The point you made about trading blocks in interesting.
Countries like China and Russia are buying substantial amounts of gold.
In a world where fiat currencies aren’t trusted by anybody, do you think that gold will play a role in building trust between countries?
It’s already playing a role.
They are worried about the weaponization of the U.S. dollar. This concerns not only adversaries like China and Russia, but traditional allies like Europe as well.
Their central banks have been buyers of gold for a very long time. I think they’re buying it because they have to de-dollarize. They’re worried about having too many dollars, especially China.
Gold is the only currency that’s not paper. It’s trusted globally by central banks. The mere fact that central banks hold it as part of their reserves and that many continue to buy it on a regular basis has to tell you something about its value.
Wall Street has mostly ignored gold in the past as an important component of investment portfolios. I say, watch what they do not what they say. Look at central bank behaviour.
Follow the money.
Recently, we’ve seen gold break through to multi-year highs. What do you think comes next in this gold bull market, and where do you think it’s ultimately going?
I’ve never made a prediction on the gold price. I will always say it’s going higher if I believe it’s going higher.
I think that this time, it is going a lot higher, and I will say that much. Where it goes is anybody’s guess.

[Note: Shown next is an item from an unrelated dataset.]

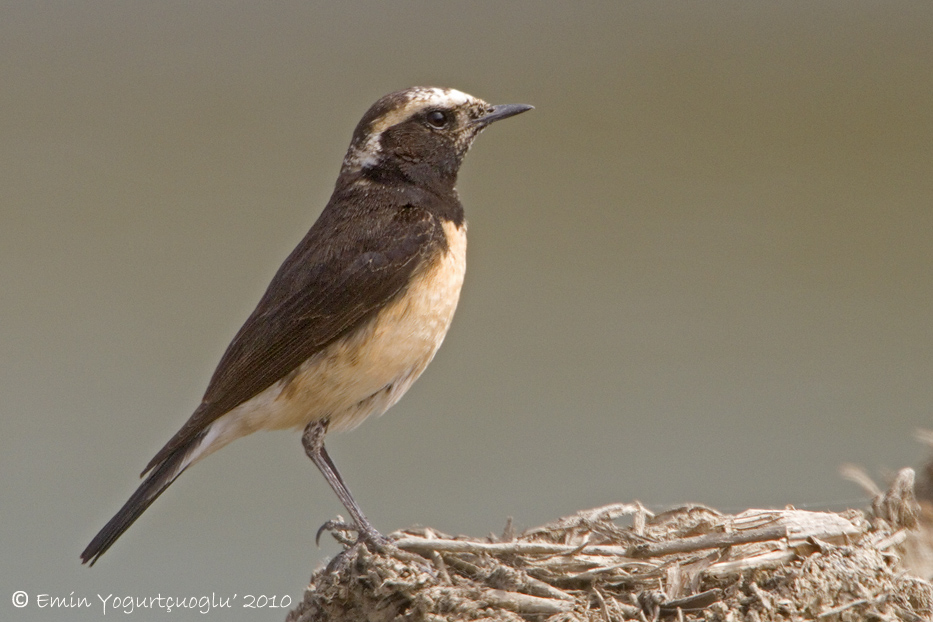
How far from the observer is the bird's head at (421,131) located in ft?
10.9

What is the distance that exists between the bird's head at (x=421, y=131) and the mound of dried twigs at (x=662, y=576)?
1392 millimetres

But I’ll tell you one thing—and I’ve been saying this for the last 12 months.
This phase of the gold bull market—which started last year—is the third and final wave of the bull market that started in 2001, and this one’s going to be a tsunami.
This time, gold will really break out and go to a number that most investors can’t begin to imagine.

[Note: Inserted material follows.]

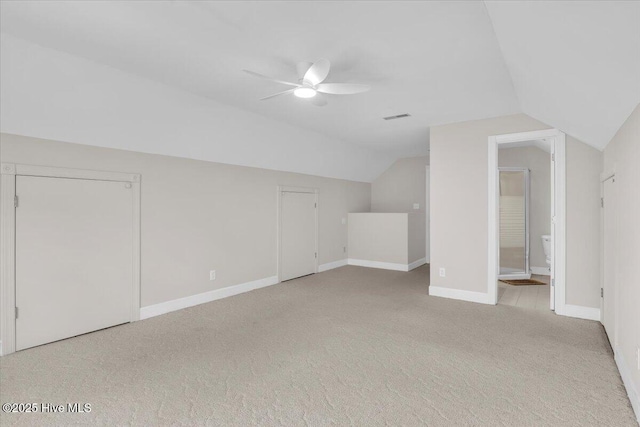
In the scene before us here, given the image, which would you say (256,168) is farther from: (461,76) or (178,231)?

The eventual gold price is also a function of how long it will take for high or hyperinflation to kick in and what happens in the period before it does.

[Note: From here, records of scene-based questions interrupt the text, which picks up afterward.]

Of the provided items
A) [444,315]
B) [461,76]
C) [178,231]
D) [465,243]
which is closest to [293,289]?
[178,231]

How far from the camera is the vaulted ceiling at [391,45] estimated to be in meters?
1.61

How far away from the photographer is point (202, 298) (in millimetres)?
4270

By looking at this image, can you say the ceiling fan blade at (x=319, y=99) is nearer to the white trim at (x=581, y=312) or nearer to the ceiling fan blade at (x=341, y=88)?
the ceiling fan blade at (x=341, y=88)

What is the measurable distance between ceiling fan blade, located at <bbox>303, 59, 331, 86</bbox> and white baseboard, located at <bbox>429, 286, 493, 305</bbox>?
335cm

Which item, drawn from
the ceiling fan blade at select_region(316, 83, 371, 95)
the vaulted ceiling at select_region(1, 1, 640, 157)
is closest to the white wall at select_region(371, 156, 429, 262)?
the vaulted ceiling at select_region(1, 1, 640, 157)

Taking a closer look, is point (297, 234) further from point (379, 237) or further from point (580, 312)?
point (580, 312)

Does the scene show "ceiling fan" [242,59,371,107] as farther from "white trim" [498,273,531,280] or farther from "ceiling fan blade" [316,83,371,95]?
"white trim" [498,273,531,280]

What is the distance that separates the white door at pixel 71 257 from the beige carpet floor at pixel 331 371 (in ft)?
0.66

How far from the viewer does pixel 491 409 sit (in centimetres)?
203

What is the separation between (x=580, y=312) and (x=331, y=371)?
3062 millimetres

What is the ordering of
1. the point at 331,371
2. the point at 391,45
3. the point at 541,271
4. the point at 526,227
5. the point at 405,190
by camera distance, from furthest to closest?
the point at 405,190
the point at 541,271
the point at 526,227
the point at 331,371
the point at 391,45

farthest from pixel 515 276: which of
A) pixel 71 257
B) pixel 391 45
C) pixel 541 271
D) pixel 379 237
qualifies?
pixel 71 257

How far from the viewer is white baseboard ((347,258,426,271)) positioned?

Will we see currency wars? A depression? We are entering scary times.
And I mean the real stuff when it comes to gold. Personally, I don’t trust gold ETFs
When the proverbial poop hits the fan, I believe governments will go to any length to protect their currency. They won’t let you find a place to hide. They will freeze bank accounts and prevent you from exchanging your dollars into other currencies or gold.
We have seen this many times before in other countries and even in the U.S.; in 1933, it became illegal for American citizens to own gold, and that law remained in place for almost 40 years. And and these type of protective measures will happen again, in some shape or form.
In essence, they will prevent you from trying to protect your savings. Sounds horrible, but it happens over and over again. That’s why you need to own some physical gold.
Again, I can’t tell you exactly how this plays out and how high gold will run. I don’t have a crystal ball. But I do have history books.
How do average people manage their risk in an environment like this?
It’s tough. I think about this question a lot.
Until the dust settles, I’d say stick with cash and gold.
Unless it’s gold stocks, I’m not in the market. I think the market is still ridiculously overpriced, given what’s happening in the real economy.
The only reason the stock market is still overpriced is because the Fed continues to print free money, which allows speculation to continue at a feverish pace.
I just don’t see where the earnings are going to come from. I think that reality is going to set in—probably in the fall or next year.
Cash is always useful to buy things; invest because there is no way to know when exactly hyperinflation will set in and you need cash to buy things if they get really cheap. Timing is everything.
I try to keep things simple.
You will never outsmart the market in the short term, but the probability that things will get very bad is pretty high up on the bell curve. Buy gold, and keep your powder dry and pray.